Let $X_1,...X_n$ be independent and $U[0,\theta]$ distributed with $\theta>0$ unknown.
Determine the mean squared errors of the estimators $cX_{(n)}$ for $\theta$, for every value of $c>0$
Now I have found that $var_{\theta} (cX_{(n)}) = \frac{cn\theta}{2}$ and $E_{\theta} (cX_{(n)}=\frac{cn{\theta}^2}{2}$
But $ MSE= var_{\theta} (cX_{(n)})+ (E_{\theta} (cX_{(n)}) - g(\theta) )^2 $ and I do not know what $g(\theta)$ is. Can anybody help me understand how to calculate it?
The formula for mean squared error is $$\operatorname{MSE}[w(\theta)] = \operatorname{Var}[w(\theta)] + \operatorname{Bias}[w(\theta)]^2,$$ where $w(\theta)$ is an estimator of $\theta$. In this case, $w(\theta) = cX_{(n)}$, some constant $c$ multiplied by the maximum order statistic of the sample.
Since what we are estimating is $\theta$ itself, and not some function of $\theta$, your $g(\theta)$ is simply $\theta$. The idea is to calculate the bias of this estimator as a function of $c$: $$\operatorname{Bias}[cX_{(n)}] = \operatorname{E}[cX_{(n)} - \theta] = c \operatorname{E}[X_{(n)}] - \theta.$$ Then square it, and add to it the variance of the estimator. This gives you the mean squared error for this estimator.

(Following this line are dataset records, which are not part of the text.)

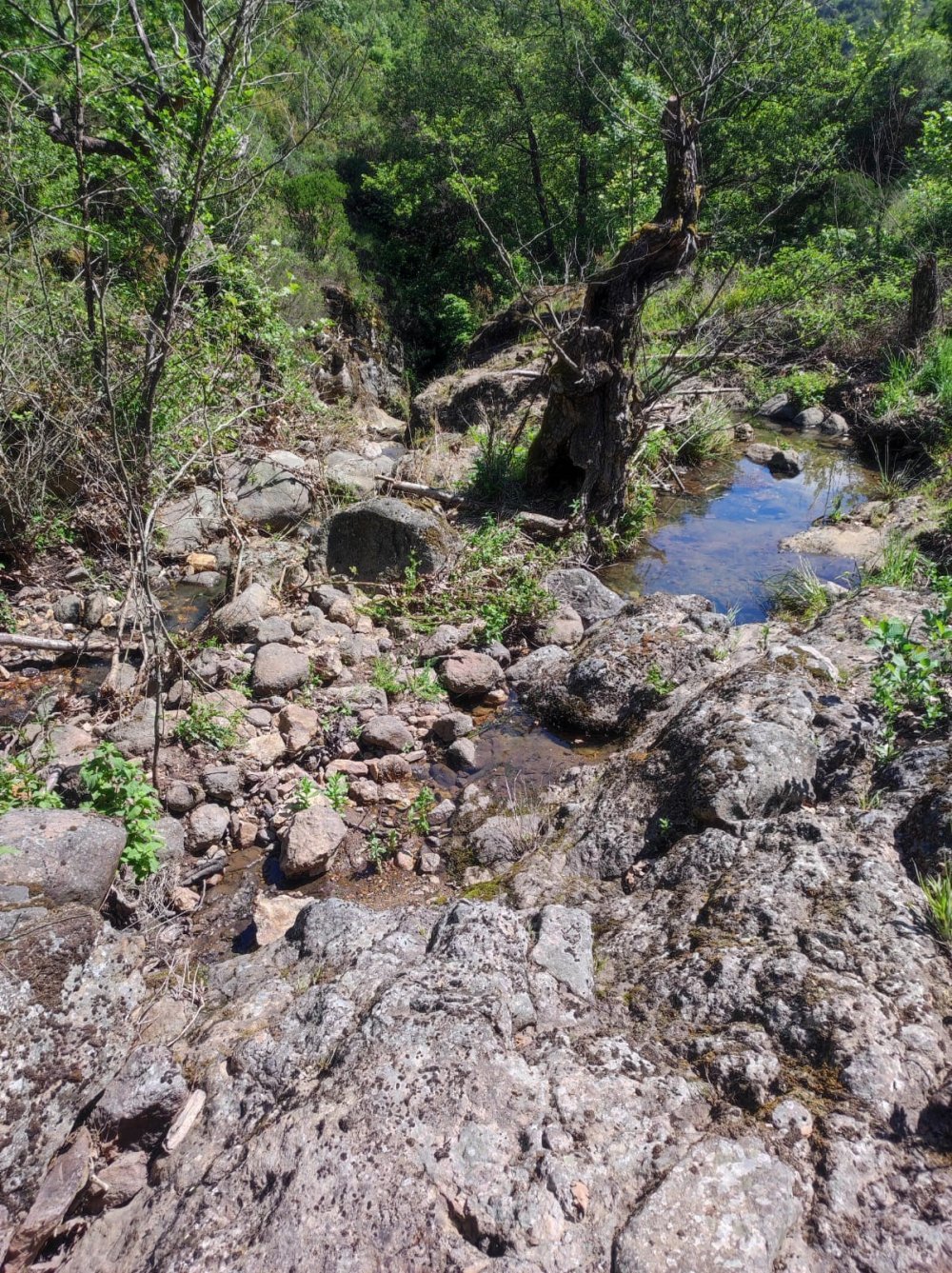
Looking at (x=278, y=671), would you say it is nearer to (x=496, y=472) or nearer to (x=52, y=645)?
(x=52, y=645)

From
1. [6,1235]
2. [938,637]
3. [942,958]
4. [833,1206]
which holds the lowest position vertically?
[6,1235]

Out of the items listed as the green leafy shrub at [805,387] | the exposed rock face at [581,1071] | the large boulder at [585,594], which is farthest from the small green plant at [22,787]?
the green leafy shrub at [805,387]

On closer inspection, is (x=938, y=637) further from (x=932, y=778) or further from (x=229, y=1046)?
(x=229, y=1046)

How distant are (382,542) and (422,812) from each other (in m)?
3.02

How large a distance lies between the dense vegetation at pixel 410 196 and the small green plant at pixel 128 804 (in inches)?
40.1

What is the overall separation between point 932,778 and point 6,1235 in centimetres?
281

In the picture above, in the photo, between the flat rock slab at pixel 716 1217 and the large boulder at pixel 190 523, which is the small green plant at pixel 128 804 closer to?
the flat rock slab at pixel 716 1217

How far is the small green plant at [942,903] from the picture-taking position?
6.29ft

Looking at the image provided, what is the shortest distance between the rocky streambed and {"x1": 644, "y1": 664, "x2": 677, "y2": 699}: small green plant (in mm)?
780

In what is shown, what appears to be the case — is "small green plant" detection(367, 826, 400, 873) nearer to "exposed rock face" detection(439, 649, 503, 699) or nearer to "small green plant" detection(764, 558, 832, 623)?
"exposed rock face" detection(439, 649, 503, 699)

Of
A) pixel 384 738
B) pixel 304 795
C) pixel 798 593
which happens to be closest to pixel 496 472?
pixel 798 593

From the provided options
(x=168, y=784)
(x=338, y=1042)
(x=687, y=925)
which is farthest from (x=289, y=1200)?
(x=168, y=784)

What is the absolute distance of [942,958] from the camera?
188cm

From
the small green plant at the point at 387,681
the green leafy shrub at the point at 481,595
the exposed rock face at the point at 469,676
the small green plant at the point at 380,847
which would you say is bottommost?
the small green plant at the point at 380,847
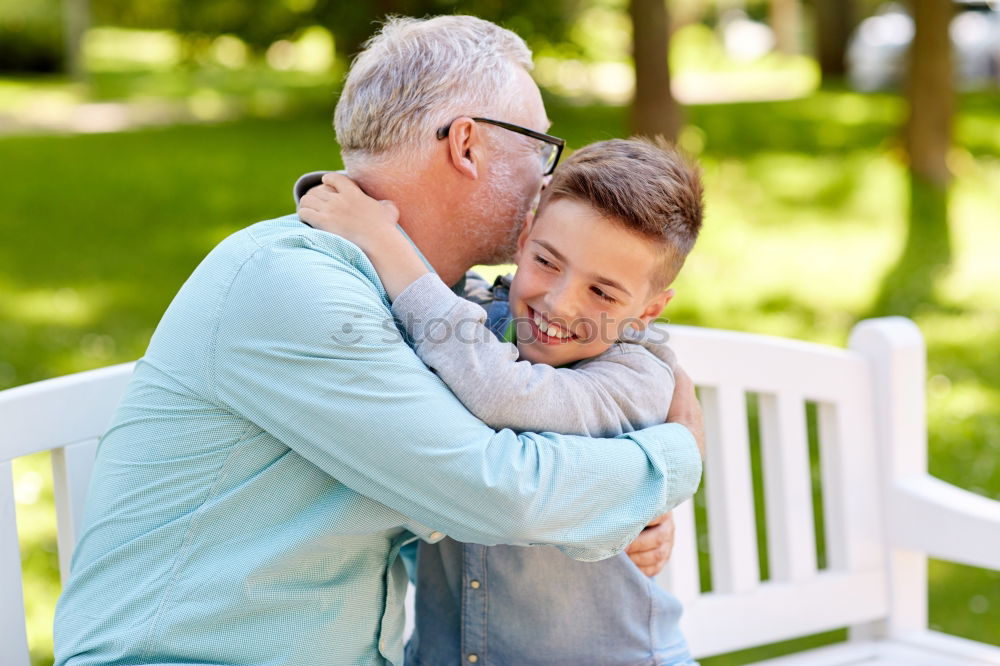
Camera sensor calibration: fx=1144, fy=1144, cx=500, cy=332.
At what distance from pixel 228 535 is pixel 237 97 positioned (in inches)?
693

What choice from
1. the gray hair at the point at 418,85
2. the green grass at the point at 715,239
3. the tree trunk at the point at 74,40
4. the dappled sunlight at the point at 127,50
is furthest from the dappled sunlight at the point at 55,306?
the dappled sunlight at the point at 127,50

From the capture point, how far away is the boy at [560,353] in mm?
1967

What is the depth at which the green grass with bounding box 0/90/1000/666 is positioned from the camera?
5.82 meters

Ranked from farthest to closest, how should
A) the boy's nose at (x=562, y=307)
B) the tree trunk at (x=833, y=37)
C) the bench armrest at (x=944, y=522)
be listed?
1. the tree trunk at (x=833, y=37)
2. the bench armrest at (x=944, y=522)
3. the boy's nose at (x=562, y=307)

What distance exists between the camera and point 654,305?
2312mm

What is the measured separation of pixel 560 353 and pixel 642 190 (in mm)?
348

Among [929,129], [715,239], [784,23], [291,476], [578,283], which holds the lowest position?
[715,239]

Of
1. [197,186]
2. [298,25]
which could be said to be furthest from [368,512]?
[298,25]

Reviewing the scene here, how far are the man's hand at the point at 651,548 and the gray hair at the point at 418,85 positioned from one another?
896mm

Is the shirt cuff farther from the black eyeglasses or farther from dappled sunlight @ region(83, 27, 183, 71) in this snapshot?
dappled sunlight @ region(83, 27, 183, 71)

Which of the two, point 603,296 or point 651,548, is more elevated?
point 603,296

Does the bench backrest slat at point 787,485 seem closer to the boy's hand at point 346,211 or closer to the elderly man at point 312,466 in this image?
the elderly man at point 312,466

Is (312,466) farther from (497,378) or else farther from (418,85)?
(418,85)

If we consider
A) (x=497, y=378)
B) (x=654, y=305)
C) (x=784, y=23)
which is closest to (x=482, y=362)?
(x=497, y=378)
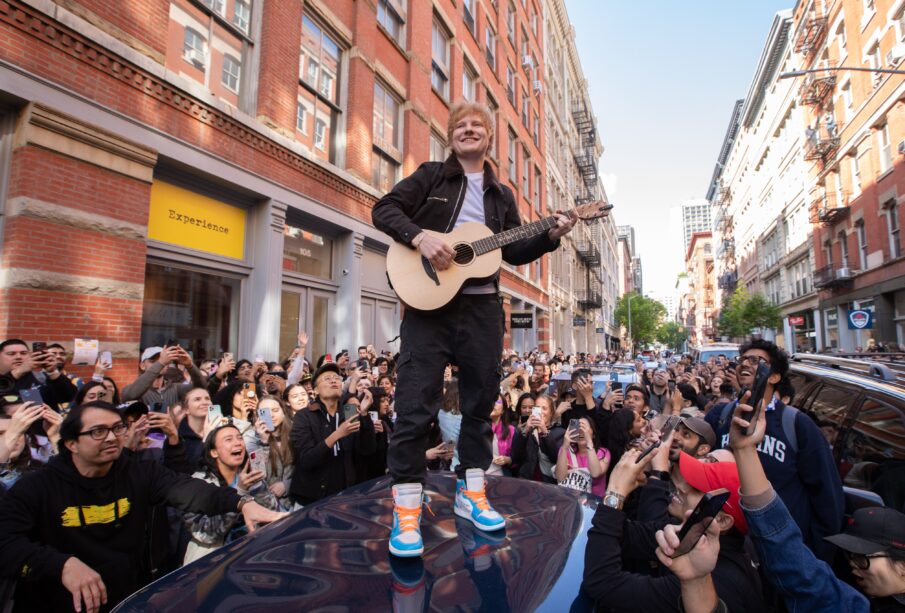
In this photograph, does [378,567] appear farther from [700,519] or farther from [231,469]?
[231,469]

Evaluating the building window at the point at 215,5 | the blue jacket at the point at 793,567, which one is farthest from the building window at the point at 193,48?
the blue jacket at the point at 793,567

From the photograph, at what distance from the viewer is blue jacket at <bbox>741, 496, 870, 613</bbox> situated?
1.78 metres

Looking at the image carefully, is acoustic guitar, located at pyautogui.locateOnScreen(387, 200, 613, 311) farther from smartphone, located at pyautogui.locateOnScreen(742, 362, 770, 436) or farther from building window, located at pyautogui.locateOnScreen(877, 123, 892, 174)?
building window, located at pyautogui.locateOnScreen(877, 123, 892, 174)

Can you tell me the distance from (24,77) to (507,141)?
68.0 feet

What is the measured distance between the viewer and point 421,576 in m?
1.72

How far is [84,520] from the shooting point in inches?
109

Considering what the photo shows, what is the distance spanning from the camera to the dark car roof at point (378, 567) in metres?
1.55

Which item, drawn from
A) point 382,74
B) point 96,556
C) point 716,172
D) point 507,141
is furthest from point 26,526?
point 716,172

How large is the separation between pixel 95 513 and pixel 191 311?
5987 millimetres

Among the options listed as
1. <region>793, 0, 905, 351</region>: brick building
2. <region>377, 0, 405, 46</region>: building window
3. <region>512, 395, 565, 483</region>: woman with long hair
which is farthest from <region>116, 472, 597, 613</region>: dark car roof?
<region>793, 0, 905, 351</region>: brick building

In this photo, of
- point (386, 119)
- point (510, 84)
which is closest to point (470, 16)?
point (510, 84)

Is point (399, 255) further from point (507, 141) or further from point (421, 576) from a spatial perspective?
point (507, 141)

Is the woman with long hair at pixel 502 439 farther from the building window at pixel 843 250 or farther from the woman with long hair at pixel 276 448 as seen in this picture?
the building window at pixel 843 250

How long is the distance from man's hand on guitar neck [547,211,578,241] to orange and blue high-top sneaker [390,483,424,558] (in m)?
1.58
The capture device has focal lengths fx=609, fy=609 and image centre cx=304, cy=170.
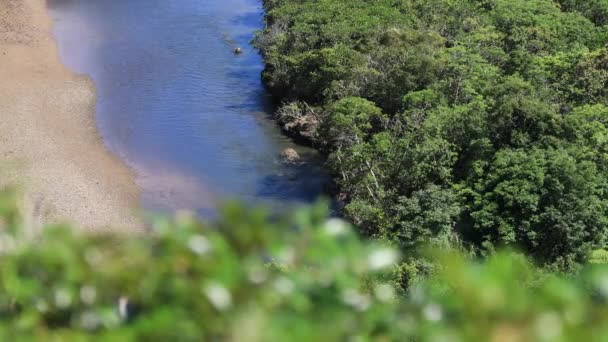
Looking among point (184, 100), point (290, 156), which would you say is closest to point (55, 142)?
point (184, 100)

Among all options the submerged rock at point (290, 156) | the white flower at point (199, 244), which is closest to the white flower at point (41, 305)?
the white flower at point (199, 244)

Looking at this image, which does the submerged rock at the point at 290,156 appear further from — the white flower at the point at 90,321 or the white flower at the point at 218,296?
the white flower at the point at 218,296

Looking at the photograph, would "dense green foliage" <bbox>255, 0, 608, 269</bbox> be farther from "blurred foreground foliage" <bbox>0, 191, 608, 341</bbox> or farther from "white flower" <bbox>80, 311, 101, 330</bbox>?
"white flower" <bbox>80, 311, 101, 330</bbox>

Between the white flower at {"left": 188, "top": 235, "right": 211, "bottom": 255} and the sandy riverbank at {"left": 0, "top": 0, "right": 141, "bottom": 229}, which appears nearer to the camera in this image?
the white flower at {"left": 188, "top": 235, "right": 211, "bottom": 255}

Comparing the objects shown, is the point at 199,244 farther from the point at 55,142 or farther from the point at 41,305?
the point at 55,142

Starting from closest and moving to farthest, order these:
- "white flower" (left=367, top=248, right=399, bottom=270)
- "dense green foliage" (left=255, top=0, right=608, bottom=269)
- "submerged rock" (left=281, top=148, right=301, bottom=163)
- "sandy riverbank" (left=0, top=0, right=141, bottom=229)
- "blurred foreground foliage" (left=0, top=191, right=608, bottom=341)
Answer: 1. "blurred foreground foliage" (left=0, top=191, right=608, bottom=341)
2. "white flower" (left=367, top=248, right=399, bottom=270)
3. "dense green foliage" (left=255, top=0, right=608, bottom=269)
4. "sandy riverbank" (left=0, top=0, right=141, bottom=229)
5. "submerged rock" (left=281, top=148, right=301, bottom=163)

In the general case, sometimes we do not want to estimate $\theta$, but instead we might be interested in a function of the parameter; e.g., $\theta^2$, or $1/\theta$. This is the function $g$ used in your formula. So the bias of some estimator $w(\theta)$ of $g(\theta)$ is then $$\operatorname{E}[w(\theta) - g(\theta)].$$